READING TEXT
··········

Best of luck with your writing, you clearly have an immense amount of talent. If you haven’t already published to a wider audience then you should seriously consider it. What you’ve written will sell, very well. Just not to me.

Regards, Tess (UK)

Auden JamesAuden Jamesalmost 2 years ago
A Quite Intriguing Beginning and Probably the Best Part of the Series

First of all, I’m writing this comment because the author publicly asked for feedback on this series on the forums, and I take it that she isn’t only interested in unreserved praise but rather wants to improve her writing for which it would sure be beneficial to draw attention to possible weaknesses in her writing (so as to improve on them in the future). That’s why I’ll mainly talk about these exactly, so please bear these preliminary remarks in mind when reading what follows!

After that’s been pointed out, I want to first come clear that I haven’t read all parts of this series but only chapters 1, 2, 3, 4, and 11. There are two reasons for this: first, I felt no great inclination to read on after chapter 4 because I felt I knew exactly how this was going to play out in the end (and, indeed, it did), and second, the author asked specifically for feedback on chapter 11, which is why I jumped then to the last chapter to be able to at least provide some feedback on that too.

··········

EXTRACTED DATA
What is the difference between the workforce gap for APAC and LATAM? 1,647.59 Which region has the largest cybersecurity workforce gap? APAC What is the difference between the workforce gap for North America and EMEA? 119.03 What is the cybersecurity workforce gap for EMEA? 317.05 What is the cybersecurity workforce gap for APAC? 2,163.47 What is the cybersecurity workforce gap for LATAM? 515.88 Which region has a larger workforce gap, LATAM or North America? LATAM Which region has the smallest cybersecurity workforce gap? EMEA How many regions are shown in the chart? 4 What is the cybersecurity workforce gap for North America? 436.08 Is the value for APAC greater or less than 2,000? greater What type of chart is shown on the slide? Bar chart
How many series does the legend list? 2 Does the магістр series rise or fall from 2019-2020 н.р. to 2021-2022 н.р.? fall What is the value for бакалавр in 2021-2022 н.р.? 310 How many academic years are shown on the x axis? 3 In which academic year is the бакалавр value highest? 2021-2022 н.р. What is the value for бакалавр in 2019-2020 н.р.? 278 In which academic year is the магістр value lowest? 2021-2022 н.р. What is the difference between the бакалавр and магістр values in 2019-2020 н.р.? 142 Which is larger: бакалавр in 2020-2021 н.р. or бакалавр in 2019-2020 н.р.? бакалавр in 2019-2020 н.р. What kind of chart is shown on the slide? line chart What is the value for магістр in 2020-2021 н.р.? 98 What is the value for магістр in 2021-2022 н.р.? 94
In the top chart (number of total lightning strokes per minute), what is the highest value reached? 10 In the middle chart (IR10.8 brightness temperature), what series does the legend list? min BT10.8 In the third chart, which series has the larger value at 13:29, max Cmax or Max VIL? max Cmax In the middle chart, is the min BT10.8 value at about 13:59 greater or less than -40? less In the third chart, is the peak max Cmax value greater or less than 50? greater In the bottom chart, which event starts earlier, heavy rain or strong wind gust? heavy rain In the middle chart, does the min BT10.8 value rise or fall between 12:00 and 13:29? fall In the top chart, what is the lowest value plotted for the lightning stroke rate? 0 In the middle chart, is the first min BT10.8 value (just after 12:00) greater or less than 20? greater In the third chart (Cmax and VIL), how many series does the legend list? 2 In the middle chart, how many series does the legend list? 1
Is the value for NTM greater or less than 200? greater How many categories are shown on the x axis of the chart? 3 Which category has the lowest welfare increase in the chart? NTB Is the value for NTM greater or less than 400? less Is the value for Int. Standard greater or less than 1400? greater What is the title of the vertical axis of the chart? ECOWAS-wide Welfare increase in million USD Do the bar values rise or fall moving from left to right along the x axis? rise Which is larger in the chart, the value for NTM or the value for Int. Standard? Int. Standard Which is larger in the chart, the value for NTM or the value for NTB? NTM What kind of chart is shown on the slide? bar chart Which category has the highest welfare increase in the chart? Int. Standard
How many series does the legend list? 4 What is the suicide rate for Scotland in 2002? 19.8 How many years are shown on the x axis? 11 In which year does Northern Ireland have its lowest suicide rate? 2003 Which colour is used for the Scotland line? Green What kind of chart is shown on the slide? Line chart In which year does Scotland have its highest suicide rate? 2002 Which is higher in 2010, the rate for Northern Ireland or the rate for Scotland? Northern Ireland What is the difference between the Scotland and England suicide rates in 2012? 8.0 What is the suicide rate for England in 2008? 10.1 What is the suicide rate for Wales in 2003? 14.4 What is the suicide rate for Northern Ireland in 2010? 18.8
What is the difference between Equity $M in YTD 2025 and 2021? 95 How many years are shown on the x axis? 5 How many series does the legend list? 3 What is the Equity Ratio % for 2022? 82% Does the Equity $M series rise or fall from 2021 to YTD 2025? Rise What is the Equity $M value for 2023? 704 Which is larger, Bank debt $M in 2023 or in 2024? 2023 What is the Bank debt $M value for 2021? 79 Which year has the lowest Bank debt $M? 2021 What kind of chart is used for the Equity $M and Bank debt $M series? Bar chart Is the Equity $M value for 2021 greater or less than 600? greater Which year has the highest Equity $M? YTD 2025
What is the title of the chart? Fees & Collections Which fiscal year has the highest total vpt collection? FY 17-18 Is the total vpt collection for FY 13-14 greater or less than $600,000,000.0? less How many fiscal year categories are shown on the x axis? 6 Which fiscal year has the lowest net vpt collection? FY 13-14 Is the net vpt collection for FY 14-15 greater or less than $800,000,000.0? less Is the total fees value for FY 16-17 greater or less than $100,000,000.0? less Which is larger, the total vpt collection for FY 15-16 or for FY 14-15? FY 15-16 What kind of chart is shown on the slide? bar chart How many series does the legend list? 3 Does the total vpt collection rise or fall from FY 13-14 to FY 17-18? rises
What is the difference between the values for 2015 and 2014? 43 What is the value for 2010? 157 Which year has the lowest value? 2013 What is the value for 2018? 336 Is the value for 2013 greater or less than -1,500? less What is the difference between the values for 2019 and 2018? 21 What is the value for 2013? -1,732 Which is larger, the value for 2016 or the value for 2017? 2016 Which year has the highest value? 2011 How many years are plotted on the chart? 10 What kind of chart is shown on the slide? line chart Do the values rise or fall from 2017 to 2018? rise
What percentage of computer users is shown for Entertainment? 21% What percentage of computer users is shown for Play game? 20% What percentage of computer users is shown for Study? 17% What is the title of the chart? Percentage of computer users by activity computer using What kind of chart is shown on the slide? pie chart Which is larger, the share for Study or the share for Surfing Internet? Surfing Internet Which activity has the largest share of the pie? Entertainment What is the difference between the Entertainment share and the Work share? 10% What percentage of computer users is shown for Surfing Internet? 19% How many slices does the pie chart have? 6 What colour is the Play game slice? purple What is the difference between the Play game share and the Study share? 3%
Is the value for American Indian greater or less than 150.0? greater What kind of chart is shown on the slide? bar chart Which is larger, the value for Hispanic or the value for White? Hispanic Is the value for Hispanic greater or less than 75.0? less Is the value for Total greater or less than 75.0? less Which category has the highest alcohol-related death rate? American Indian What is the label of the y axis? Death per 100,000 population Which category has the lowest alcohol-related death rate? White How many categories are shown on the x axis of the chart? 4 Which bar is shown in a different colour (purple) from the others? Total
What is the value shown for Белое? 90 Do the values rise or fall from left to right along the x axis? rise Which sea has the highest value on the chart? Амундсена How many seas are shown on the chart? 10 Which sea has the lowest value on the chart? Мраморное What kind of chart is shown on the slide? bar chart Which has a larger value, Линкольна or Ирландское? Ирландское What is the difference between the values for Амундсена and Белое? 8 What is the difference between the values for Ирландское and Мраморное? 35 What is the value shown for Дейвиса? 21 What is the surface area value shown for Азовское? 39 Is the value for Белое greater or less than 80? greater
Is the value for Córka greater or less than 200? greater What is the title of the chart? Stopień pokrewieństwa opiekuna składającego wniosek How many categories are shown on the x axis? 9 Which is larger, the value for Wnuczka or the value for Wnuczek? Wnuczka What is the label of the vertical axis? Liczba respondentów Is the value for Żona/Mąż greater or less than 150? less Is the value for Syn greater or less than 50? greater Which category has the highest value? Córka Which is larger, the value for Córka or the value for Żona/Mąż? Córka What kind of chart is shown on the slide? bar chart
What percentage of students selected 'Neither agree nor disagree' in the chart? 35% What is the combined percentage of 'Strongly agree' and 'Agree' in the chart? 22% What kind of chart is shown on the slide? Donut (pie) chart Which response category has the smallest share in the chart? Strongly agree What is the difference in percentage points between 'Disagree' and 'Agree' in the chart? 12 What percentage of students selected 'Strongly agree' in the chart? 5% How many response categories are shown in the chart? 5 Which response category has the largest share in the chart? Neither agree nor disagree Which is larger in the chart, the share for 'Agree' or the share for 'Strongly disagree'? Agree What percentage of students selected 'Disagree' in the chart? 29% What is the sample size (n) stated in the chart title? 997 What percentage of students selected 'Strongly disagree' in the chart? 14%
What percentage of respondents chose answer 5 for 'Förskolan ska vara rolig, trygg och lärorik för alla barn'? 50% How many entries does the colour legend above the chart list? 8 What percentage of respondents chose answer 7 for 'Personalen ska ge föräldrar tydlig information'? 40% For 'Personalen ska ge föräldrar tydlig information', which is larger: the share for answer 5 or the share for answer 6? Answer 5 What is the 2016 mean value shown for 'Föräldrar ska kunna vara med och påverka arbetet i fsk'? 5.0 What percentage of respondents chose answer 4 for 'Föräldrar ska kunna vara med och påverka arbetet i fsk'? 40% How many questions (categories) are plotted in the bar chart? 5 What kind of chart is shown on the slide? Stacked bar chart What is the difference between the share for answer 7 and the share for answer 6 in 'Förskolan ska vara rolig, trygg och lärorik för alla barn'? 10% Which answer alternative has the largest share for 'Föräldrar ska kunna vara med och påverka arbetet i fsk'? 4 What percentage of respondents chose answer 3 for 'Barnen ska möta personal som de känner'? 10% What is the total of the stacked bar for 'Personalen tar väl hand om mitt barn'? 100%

··········

YOUR ASSIGNMENT
In the reading text, which chapters of the series does the comment headed "A Quite Intriguing Beginning and Probably the Best Part of the Series" say were read?

TASK OUTPUT
Chapters 1, 2, 3, 4, and 11.